Kathleen raised her now famous eyebrows in an incredulous and pitying look. “You actually read that sleaze, Mark dear?” Mary Lisa found herself studying her expression, and decided it was extraordinarily effective. Sunday should definitely take on that look.

Mark shrugged. “Naturally I’m interested in what Mary Lisa’s doing. But I haven’t quite stooped to buying the soap opera fanzines in the checkout line at the supermarket, except if Mary Lisa’s on the cover.”

Kelly said, “That’s because you never go to the supermarket, Mark. Hey, Mary Lisa, even I didn’t know you were on a cover of Soap Opera Digest last month until Heddy at the beauty shop mentioned it.”

Mary Lisa smiled in acknowledgment, but said nothing. It had been a fun shoot. Nor was she going to tell them that she’d be on one of the weekly covers again this month since she’d won the Emmy-she shared the cover with Bernie. The shoot had been a hoot.
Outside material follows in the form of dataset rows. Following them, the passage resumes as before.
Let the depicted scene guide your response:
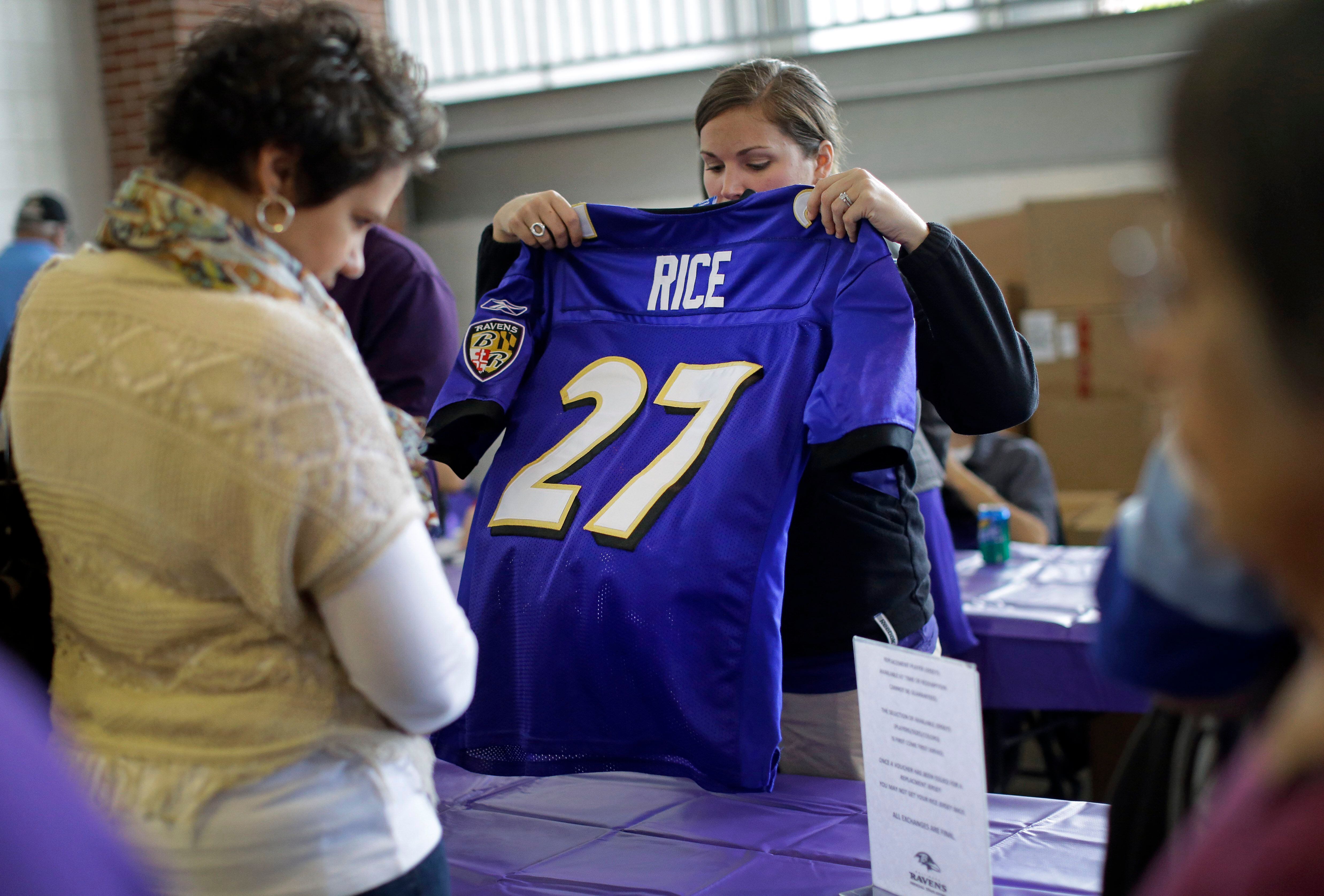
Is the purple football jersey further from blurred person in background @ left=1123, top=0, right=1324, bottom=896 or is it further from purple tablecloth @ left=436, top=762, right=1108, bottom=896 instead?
blurred person in background @ left=1123, top=0, right=1324, bottom=896

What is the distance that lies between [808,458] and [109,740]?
84 centimetres

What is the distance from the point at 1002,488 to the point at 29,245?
4.07m

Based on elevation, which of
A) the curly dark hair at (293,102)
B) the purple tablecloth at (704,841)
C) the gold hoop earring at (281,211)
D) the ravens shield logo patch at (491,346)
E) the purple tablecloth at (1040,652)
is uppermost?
the curly dark hair at (293,102)

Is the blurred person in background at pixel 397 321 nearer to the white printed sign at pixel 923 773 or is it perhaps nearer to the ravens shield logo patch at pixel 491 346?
the ravens shield logo patch at pixel 491 346

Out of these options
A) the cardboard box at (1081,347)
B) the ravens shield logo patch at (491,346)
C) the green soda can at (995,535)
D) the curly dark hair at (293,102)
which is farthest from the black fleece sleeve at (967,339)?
the cardboard box at (1081,347)

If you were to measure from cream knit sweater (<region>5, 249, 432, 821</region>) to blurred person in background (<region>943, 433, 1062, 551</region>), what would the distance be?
2746mm

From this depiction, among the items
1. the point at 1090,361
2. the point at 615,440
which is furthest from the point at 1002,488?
the point at 615,440

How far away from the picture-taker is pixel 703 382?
1502 mm

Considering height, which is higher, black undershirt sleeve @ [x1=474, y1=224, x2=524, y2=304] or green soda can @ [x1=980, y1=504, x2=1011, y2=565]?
black undershirt sleeve @ [x1=474, y1=224, x2=524, y2=304]

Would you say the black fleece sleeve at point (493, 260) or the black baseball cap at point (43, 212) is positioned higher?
the black baseball cap at point (43, 212)

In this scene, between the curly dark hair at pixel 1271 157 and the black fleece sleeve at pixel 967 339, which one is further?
the black fleece sleeve at pixel 967 339

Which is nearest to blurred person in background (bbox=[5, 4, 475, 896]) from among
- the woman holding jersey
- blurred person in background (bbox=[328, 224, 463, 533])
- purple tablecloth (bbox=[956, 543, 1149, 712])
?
the woman holding jersey

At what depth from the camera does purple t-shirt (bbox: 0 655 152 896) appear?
51cm

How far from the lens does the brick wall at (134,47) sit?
18.9 feet
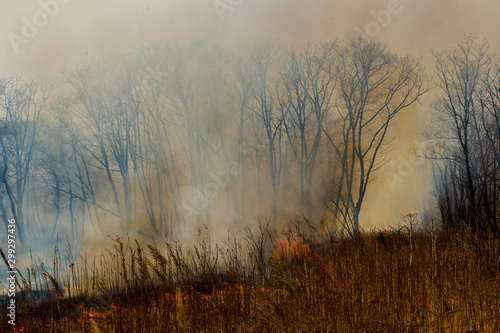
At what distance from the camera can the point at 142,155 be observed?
1579cm

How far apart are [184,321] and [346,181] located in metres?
13.3

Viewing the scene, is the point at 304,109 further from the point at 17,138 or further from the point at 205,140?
the point at 17,138

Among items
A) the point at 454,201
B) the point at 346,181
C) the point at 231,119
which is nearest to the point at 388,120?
the point at 346,181

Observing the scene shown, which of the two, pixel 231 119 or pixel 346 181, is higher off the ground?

Monica seemed bored as she took a delicate bite of her Caesar salad, frowned at a crouton, and gently shoved it to the side of the salad bowl.

Kathleen said smoothly, “Of course we’re all happy for your success, Mary Lisa. But a soap opera-for heaven’s sake, where did that ridiculous name come from? A soap opera just fills up the day for bored housewives-well, I hope after leaving this part you’ll find some more meaningful parts. Isn’t it difficult to be prancing around like that, dressed like a tart, sleeping with every man in sight?”

Mary Lisa felt her stomach knot, but said easily, blessed humor coming from somewhere, “Goodness, Mother. Why don’t you tell us how you really feel?”

Her father burst into laughter. “Bored housewives? You know, Kathy, in our main office, the TV goes on religiously every day at eleven o’clock with a viewership upwards of a dozen people. We call it our soap brunch hour. And everyone cheers when they see Mary Lisa. I love to watch you, sweetheart, and of course to try to figure out who will end up marrying whom with every new season.”

Mary Lisa nodded. “Too true. An unwritten rule is that the writers give a newly married couple about six months of marital bliss before they start messing with them.”

Kathleen was staring at her husband. “When did you start watching television at your office?”

Her father’s eyebrows went up. “I thought I’d told you, Kathy. The TV arrived the day Mary Lisa first started on Born to Be Wild.”

“A lovely big-screen, Dad?”

“It’s a forty-five-inch,” he said and laughed.

Kelly looked her sister in the eye. “And look what happened when you accepted that part, Mary Lisa. While you were down there, poor Mark was up here, all alone. Except for Monica. Was it six months before Monica messed you two up?”